## To be done
Rewrite the listing from the line containing "What is the measurable" up to and including the last line, changing "viewer" to "camera" and keeping everything else the same.
>> Start Provided data
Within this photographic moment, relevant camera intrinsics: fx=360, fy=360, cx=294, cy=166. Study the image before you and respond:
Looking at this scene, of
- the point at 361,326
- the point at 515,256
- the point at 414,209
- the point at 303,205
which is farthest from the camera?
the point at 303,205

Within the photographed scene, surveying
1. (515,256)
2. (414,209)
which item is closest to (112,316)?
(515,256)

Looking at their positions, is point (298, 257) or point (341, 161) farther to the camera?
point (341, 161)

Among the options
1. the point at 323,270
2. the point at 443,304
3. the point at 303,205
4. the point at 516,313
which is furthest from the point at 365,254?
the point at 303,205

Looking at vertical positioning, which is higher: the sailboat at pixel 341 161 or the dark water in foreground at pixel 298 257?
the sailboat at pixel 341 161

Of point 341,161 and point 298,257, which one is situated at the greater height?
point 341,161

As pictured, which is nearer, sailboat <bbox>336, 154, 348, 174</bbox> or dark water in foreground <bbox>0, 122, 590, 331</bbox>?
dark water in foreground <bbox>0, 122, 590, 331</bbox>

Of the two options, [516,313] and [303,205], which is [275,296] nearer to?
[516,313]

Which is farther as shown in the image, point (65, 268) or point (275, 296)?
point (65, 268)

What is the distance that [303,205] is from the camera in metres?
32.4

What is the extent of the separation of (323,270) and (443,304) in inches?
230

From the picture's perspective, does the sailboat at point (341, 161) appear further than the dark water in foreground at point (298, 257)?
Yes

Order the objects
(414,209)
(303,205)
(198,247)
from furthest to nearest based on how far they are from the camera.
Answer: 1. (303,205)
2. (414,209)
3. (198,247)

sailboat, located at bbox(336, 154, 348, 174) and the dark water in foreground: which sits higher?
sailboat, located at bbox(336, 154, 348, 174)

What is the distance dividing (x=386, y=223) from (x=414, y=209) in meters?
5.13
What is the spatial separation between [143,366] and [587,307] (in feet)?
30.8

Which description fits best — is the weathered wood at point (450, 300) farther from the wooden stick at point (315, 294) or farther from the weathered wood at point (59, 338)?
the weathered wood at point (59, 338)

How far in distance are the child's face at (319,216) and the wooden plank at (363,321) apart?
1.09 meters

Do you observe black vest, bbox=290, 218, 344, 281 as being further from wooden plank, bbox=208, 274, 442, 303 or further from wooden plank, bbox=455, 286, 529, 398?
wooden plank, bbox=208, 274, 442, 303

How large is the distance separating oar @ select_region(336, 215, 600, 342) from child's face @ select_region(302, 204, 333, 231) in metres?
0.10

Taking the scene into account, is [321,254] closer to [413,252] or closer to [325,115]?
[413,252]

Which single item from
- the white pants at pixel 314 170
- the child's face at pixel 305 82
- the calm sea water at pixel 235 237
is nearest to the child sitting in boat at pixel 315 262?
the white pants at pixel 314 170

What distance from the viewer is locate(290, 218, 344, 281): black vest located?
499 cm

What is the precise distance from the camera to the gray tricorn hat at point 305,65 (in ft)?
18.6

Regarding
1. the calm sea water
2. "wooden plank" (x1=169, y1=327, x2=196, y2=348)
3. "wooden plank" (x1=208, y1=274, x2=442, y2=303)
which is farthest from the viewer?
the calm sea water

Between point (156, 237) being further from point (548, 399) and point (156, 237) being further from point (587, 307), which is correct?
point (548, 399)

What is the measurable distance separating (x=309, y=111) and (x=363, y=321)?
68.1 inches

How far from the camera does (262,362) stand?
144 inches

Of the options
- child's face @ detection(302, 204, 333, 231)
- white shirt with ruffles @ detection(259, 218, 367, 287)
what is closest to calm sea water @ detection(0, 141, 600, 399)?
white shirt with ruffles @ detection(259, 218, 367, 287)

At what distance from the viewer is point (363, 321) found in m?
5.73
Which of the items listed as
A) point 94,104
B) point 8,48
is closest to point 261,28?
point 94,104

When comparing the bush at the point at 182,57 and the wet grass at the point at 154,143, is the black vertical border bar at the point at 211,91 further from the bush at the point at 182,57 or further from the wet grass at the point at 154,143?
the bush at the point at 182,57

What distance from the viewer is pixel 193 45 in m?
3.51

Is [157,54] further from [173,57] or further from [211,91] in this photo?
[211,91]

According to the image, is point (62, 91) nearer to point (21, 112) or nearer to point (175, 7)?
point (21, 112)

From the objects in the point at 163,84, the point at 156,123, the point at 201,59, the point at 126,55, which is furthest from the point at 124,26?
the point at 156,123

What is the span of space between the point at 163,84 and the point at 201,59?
>> End Provided data
## Expected output
What is the measurable distance separating (x=309, y=111) and (x=363, y=321)?
68.1 inches

How far from the camera does (262,362) stand?
144 inches

Of the options
- child's face @ detection(302, 204, 333, 231)
- white shirt with ruffles @ detection(259, 218, 367, 287)
what is closest to calm sea water @ detection(0, 141, 600, 399)?
white shirt with ruffles @ detection(259, 218, 367, 287)

At what distance from the camera is point (363, 321) found in m?
5.73
Which of the items listed as
A) point 94,104
B) point 8,48
is closest to point 261,28?
point 94,104

When comparing the bush at the point at 182,57 and the wet grass at the point at 154,143, is the black vertical border bar at the point at 211,91 further from the bush at the point at 182,57 or further from the wet grass at the point at 154,143?
the bush at the point at 182,57

What distance from the camera is pixel 193 45 in m?
3.51

Is [157,54] further from [173,57] or further from [211,91] in this photo?
[211,91]

According to the image, is point (62, 91) nearer to point (21, 112) or nearer to point (175, 7)?
point (21, 112)

From the objects in the point at 163,84, the point at 156,123, the point at 201,59, the point at 126,55, which is furthest from the point at 124,26?
the point at 156,123

What is the span of space between the point at 163,84 and the point at 201,59?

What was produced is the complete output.